Mittal, verso un divorzio consensuale. I sindacati: «Garanzie a operai e non per il Cda di Acciaierie»

Un “divorzio consensuale” con ArcelorMittal. È a questo che il Governo sta lavorando in queste ore per evitare un lungo contenzioso legale sulla gestione di Acciaierie d’Italia. I legali sono all’opera per prefigurare questo scenario e avranno tempo fino a mercoledì per definire una strategia. Sono questi i tempi che i ministri hanno illustrato ai sindacati ieri sera, nel faccia a faccia convocato dopo che le trattative con i francoindiani erano saltate lo scorso lunedì. «Non ci sarà nessun passo indietro», ha garantito ai rappresentanti dei lavoratori il sottosegretario Alfredo Mantovano. «Da oggi a mercoledì è il tempo necessario a definire il divorzio. Mittal comunque è fuori». Un impegno netto, dunque, che rompe con il passato e che non potrà non passare da una amministrazione straordinaria di Acciaierie d’Italia.

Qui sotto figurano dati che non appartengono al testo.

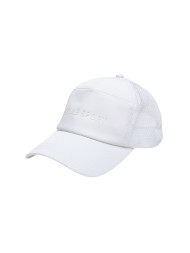 Бейсболка KELME Sports Cap White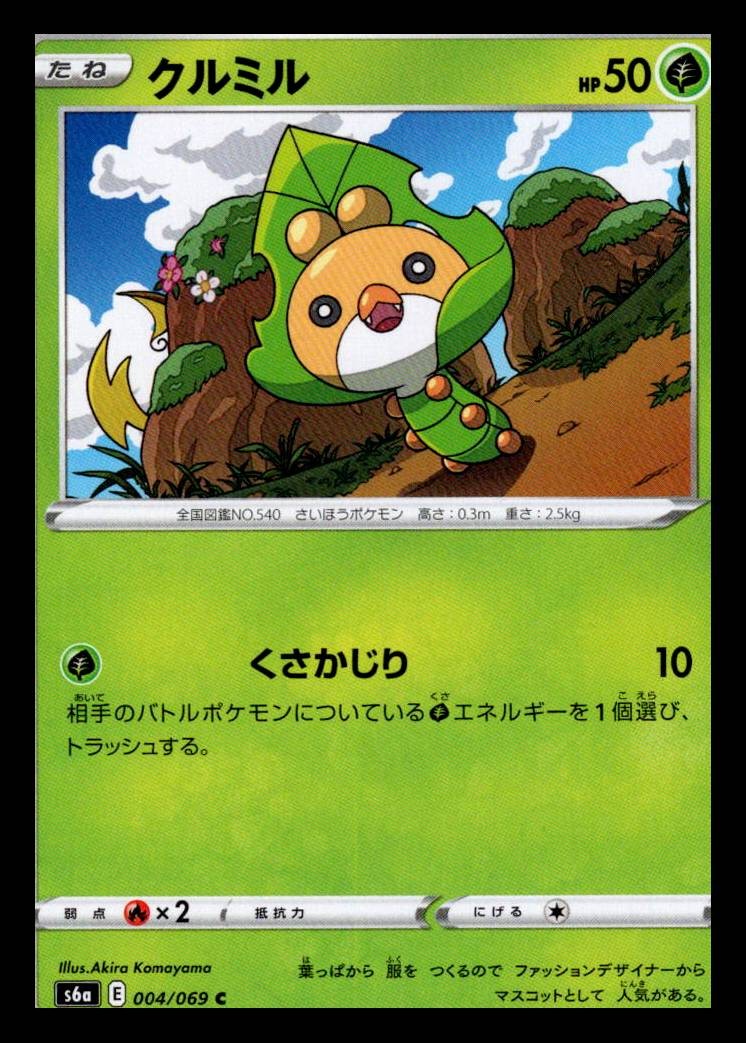 Sewaddle Common S6a: Eevee Heroes 004/069 LP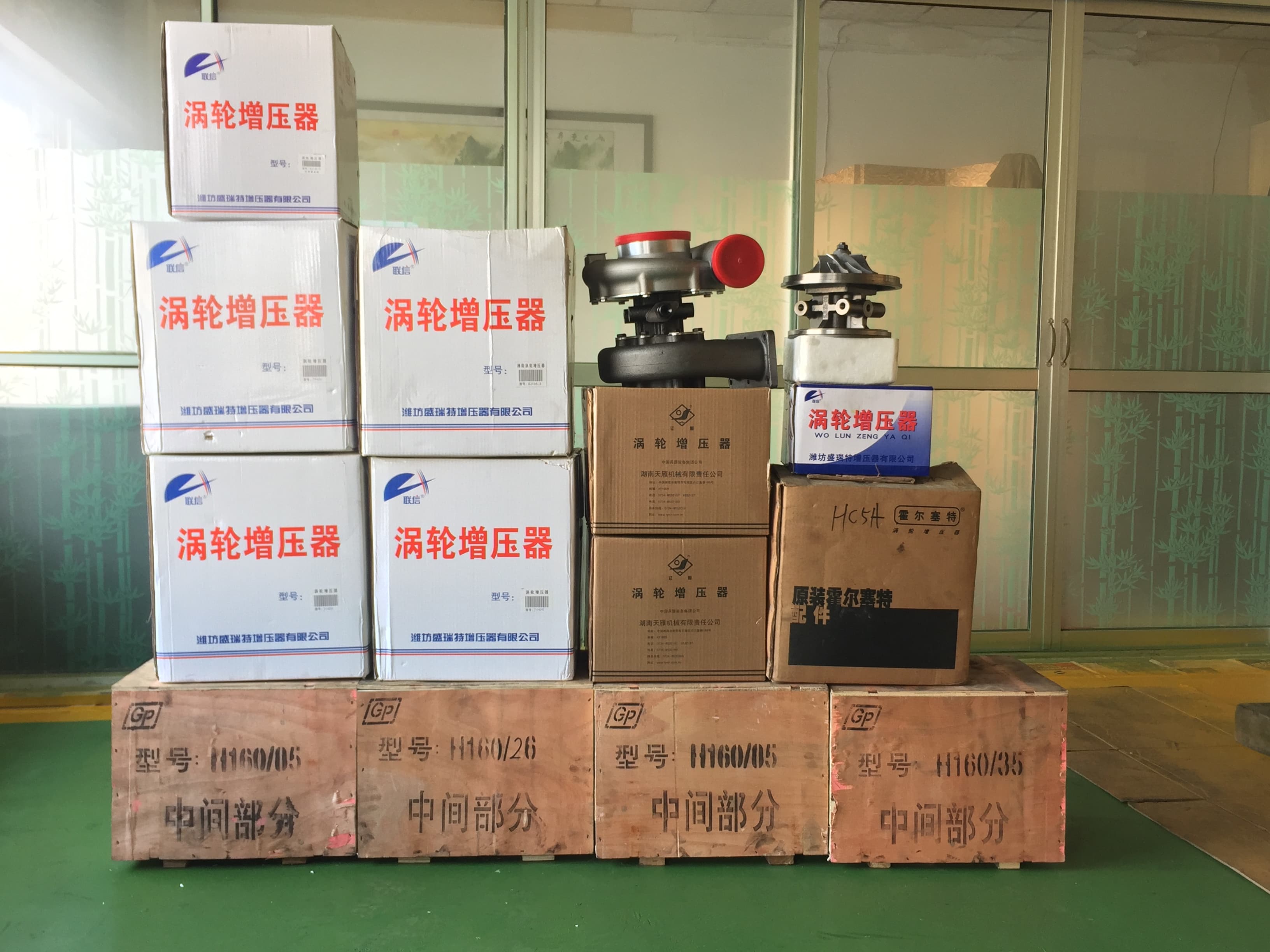 Turbocharger complete units and spare parts prepared for supply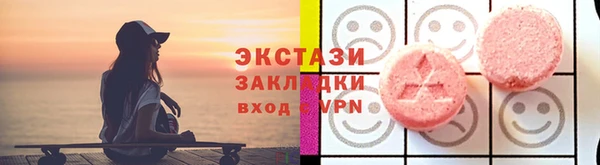 стафф Куйбышев
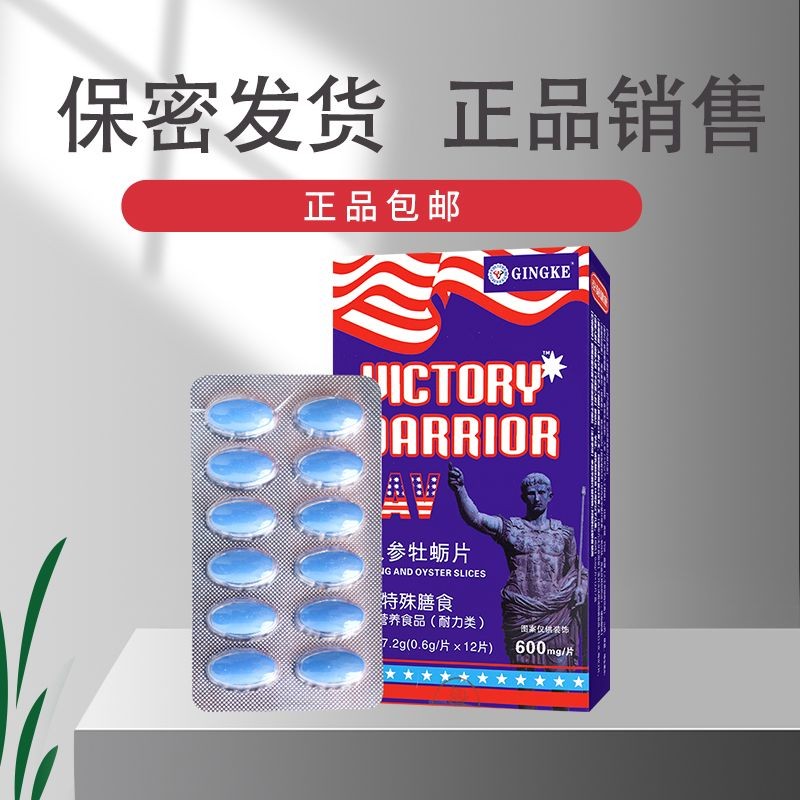 【3盒裝】GINGKE京克健康人參牡蠣片12片關愛男性健康 男性滋補品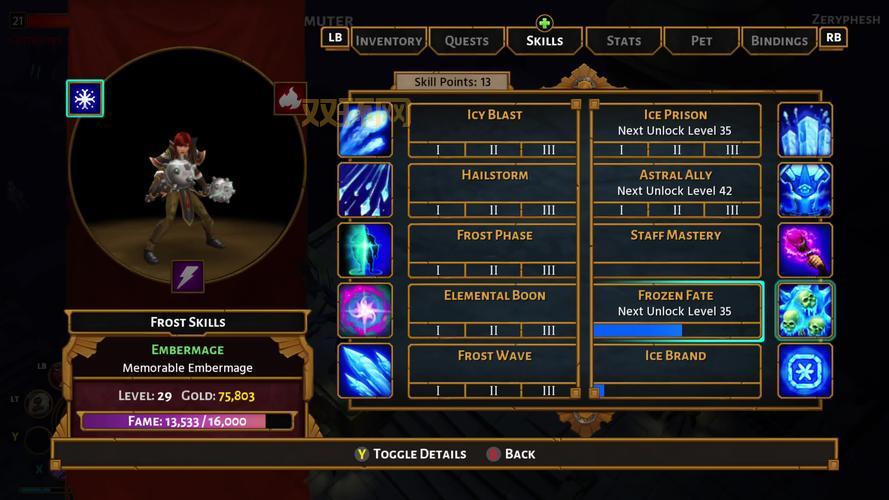 火炬之光2洗点攻略：技能点重置、属性点重置，让你重塑角色！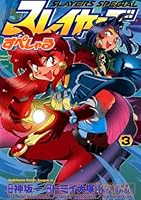 スレイヤーズすぺしゃる (全4巻) Kindle版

Per l’Esecutivo hanno preso parte all’incontro per l’esecutivo sono presenti i ministri delle Imprese e del Made in Italy, Adolfo Urso, del Lavoro, Marina Calderone, degli Affari Ue, Sud e Pnrr, Raffaele Fitto, il sottosegretario alla Presidenza del Consiglio, Alfredo Mantovano, e in collegamento il responsabile del Mef, Giancarlo Giorgetti. «L’unica cosa che deve esserci è la centralità del lavoro, la garanzia occupazionale di lavoratori e lavoratrici di tutti gli stabilimenti ex Ilva, perché quello che non può succedere è che qualcuno pensi che ci siano le condizioni perché si salvino l’ad e il consiglio di amministrazione e non si salvaguardi l’occupazione», ha affermato entrando a Palazzo Chigi il segretario generale della Fiom Cgil Michele De Palma. Sul tema la ministra Calderone ha sottolineato che «massima attenzione è al non disperdere le competenze dei lavoratori e tutelare tutti i lavoratori di Ilva».

Rocco Palombella, numero uno della Uilm, è tornato a chiedere che la maggioranza delle quote societarie di Acciaierie d’Italia tornino nelle mani dello Stato, tramite la conversione dei 680 milioni già stanziati in aumento di capitale. Una ipotesi più che realistica sin da subito, non appena verrà trovato un accordo per romprere con Mittal. «Il Governo ci aveva detto che c’erano tre scenari. Ora vogliamo capire quali sono», ha affermato Palombella. «Per noi ce n’è uno solo: Arcelor Mittal non c’è più, ha buttato la maschera. Il governo dica come intende esercitare un suo diritto, quello di convertire i 680 milioni in aumento di capitale. Questo gli consente di avere la maggioranza». Pur condividendo l’idea di una nazionalizzazione temporanea del Gruppo, i tre principali sindacati mettono le mani avanti rispetto alla temporaneità del provvedimento. Per Roberto Benaglia, segretario generale della Fim Cisl, «sarà molto importante trovare nuovi imprenditori ma credo che non sia la questione, da qui alla settimana prossima, più urgente. Urge, invece, trovare un assetto, una formula gestionale e societaria con cui l’azienda va avanti cambiando la gestione senza più gli attuali amministratori e mettendo i soldi».

In merito ai futuri scenari che riguardano Acciaierie d’Italia, nel pomeriggio di ieri è intervenuto anche l’ex ministro all’Ambiente Corrado Clini. «La prima cosa, fattibile», ha affermato, «è completare il risanamento degli altiforni e sostituire parzialmente l’alimentazione a carbone coke con le plastiche. Le plastiche da raccolta differenziata in Italia vengono oggi esportate in parte in Austria a Linz. Le soluzioni ci sono già e trovano già imprese italiane di qualità con progetti finanziati dal Pnrr. Bisogna solo avere la voglia di tenere l’Ilva sul mercato», ha concluso Corrado Clini.